Demo Data Using a Script Library

The general purpose of this example is to provide objects that create data similar to a real process. The Demo Data contains ten GenericItems that are configured individually to match the physical entity they are representing.

Simulated Density
Figure 1. Simulated Density

There are two objects for simulation of density (D), flow (F), pressure (P), quality (Q), and temperature (T), with different Generation Periods and Limit Settings. Although the main objective of this example is not the Lua script that calculates the simulation data, it is a good show case of how libraries can be used in the Lua scripting engine.

Objects with Scripts Using a Script Library

The Lua Script Body of the simulation objects are identical.

local libHelpers = require("SampleHelpers")
return libHelpers.GetNextRandomValue(syslib.getselfpath(), nil)

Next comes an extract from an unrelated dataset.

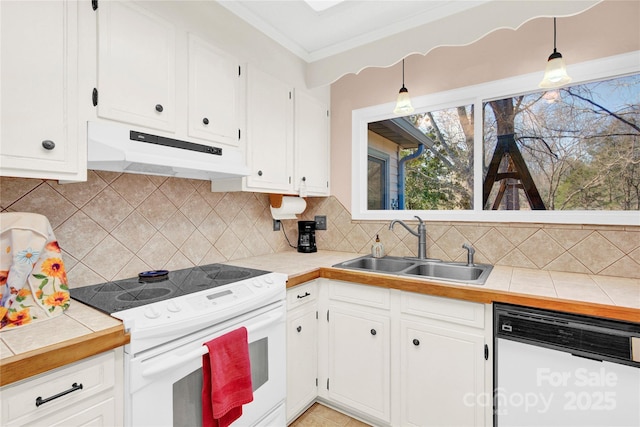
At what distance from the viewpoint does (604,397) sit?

Firstly, the library SampleHelpers is embedded into the script. Then it calls the GetNextRandomValue function from the embedded library whose returned value becomes the new current value of the object. The library is located in one of the predecessor tree nodes, in this case it is hosted by the Examples folder.

Folder with Script Libraries
Figure 2. Folder with Script Libraries

Script libraries can be hosted by different objects, and are available to all descendants in the tree hierarchy. As you can see in the first line of the script, the embedding call require uses the Script Library Id to refer to the library that will be embedded.

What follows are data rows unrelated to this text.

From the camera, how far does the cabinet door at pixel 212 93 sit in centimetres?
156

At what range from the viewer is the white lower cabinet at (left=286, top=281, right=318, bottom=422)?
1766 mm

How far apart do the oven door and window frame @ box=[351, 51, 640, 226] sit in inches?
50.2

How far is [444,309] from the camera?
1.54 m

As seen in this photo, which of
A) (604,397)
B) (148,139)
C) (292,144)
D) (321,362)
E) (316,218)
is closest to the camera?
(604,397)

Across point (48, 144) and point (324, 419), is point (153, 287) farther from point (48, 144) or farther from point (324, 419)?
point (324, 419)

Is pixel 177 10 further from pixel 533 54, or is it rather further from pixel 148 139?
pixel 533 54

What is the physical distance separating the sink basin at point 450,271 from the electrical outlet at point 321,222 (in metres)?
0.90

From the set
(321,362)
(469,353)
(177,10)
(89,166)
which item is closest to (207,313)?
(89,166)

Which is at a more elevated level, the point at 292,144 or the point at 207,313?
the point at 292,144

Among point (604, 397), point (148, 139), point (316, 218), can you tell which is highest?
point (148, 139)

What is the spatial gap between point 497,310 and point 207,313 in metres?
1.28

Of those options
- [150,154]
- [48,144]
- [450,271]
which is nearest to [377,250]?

Although it is recommended for consistency to keep _Script Library Id_s unique, this is not mandatory. A script will search for the ID specified in the require command upwards the tree, and use the first library that matches it.

Lua Library Syntax

A Lua library follows a certain syntax that describes the functions (and/or variables) that are provided by it.

SimpleMathLib = {
    Add = function(a,b)
    return a+b
    Subtract =function(a,b)
    return a-b
return SimpleMathLib

The above example declares two functions called Add and Subtract, that each take two parameters, and perform a simple math operation with those two. Note how the Add and Subtract functions are separated with a comma from each other, and how the script returns the library.

Event Based Script Calculation

The Demo Data Example also provides some objects that run scripts based on events triggered by the value change of other objects. Using the Lua scripting engine, data from sources in remote locations can be read and processed regardless of the system they are running. Processed data can then be written to any selected object (for instance to an operational control center system) in another remote location. In the DataDemo example, an object reads data from two different data sources, using them as inputs to perform a calculation. Data is then written to a target object with the value written depending on the outcome of the calculation.

Average Quality Check Script
Figure 3. Average Quality Check Script

Looking at the script of the object 'Average Quality Check', we can see that:

  1. It is of the type ActionItem, meaning it is executed on an event based trigger, not periodically.

  2. It uses one passive object references (DI_Out), that is used to simplify the script code (highlighted by the yellow boxes).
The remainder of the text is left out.